● **Problems and tasks**
**a)** Retype the part of the golf article below that opens with the words containing "Former Hillcrest song" and closes with "Championship in Mississippi.".
**b)** Extend the golf article below about Daniel Summerhays, picking up after its last sentence.

● **Passage provided**
Former Hillcrest song leader Amy Mickelson's husband won the British Open and ex-Davis basketball player/golfer Daniel Summerhays rallied to earn a spot in a three-way playoff in a PGA Tour opposite-field event, the Sanderson Farms Championship in Mississippi.

Woody Austin birdied the first hole to win the tournament, denying Summerhays' latest bid for his first pro victory at any level. There's considerable consolation for Summerhays, however.

For one thing, a victory would not have qualified him for the Masters, because the Mississippi event does not offer full FedEx Cup points. And via an Augusta National Golf Club policy change, the PGA Tour's top 30 money-winners no longer will receive Masters invitations (Summerhays now is 65th), so that status wouldn't have helped him get there.

Summerhays certainly could have used the PGA Tour exemption through 2015 that a victory would have given him, but his career trajectory is encouraging — thanks to a very nice July. Sunday's check for $264,000 gave him nearly $600,000 in three weeks, and he's now topped $1 million for the season.

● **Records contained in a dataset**
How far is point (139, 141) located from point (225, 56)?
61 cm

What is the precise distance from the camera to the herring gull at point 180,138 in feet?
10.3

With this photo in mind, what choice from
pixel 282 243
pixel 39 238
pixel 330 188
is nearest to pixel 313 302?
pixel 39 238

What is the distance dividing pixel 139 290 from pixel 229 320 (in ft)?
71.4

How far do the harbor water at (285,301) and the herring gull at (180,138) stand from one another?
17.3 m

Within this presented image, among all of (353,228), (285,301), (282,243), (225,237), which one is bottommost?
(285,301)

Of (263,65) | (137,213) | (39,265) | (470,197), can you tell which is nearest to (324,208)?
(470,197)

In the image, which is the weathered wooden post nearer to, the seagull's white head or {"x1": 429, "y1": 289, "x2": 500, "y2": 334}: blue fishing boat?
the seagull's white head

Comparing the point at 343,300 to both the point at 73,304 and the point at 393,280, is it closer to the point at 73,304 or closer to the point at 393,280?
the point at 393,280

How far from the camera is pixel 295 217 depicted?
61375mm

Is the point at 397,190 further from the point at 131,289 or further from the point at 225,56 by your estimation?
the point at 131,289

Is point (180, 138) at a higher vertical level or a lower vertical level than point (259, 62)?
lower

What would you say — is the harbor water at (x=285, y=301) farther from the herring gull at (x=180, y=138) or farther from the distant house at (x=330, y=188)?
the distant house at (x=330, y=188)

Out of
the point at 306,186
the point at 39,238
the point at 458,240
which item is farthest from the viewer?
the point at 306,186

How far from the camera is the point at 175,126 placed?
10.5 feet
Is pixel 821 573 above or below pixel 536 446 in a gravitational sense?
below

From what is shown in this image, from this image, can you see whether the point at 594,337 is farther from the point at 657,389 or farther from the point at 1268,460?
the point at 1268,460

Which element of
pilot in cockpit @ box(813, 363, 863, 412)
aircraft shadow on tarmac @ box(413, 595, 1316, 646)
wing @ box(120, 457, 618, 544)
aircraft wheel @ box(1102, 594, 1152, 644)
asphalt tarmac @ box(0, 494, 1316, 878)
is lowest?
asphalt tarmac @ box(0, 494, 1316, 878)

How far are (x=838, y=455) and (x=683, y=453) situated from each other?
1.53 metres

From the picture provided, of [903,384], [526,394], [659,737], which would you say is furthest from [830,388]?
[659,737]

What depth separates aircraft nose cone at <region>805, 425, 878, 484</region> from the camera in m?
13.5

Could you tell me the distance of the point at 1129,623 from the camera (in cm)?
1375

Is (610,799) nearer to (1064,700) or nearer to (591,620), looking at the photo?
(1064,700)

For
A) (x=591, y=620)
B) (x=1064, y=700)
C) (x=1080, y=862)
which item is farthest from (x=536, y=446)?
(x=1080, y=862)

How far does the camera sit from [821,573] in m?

● **Answers to each task**
**a)**
Former Hillcrest song leader Amy Mickelson's husband won the British Open and ex-Davis basketball player/golfer Daniel Summerhays rallied to earn a spot in a three-way playoff in a PGA Tour opposite-field event, the Sanderson Farms Championship in Mississippi.

**b)**
He's come a long way since that slump as a rookie in 2011, when "the golf ball didn't know where it was going, nor did I know where it was going," as he said that year. He also showed some toughness in bouncing back from the previous weekend's disappointment and by birdieing the last two holes of regulation to get into the playoff.

Summerhays already was set for the 2014 season, and now he'll have more access to the FedEx Cup playoff events beginning in late August. Just the same, he'll have mild regrets about the past two weeks, when he took a two-stroke lead into the final round of the John Deere Classic and was tied going into Sunday at the Sanderson Farms Championship. His closing scores were 72 and 69.

Phil Mickelson's final-round 66 in the British Open at Muirfield, meanwhile, is one of the greatest performances in the recent history of major tournaments. Just imagine if Mickelson had performed better in the last round of the U.S. Open. He would claim a career Grand Slam.

As it is, he extended Muirfield's tradition of rewarding only legendary players with the Claret Jug.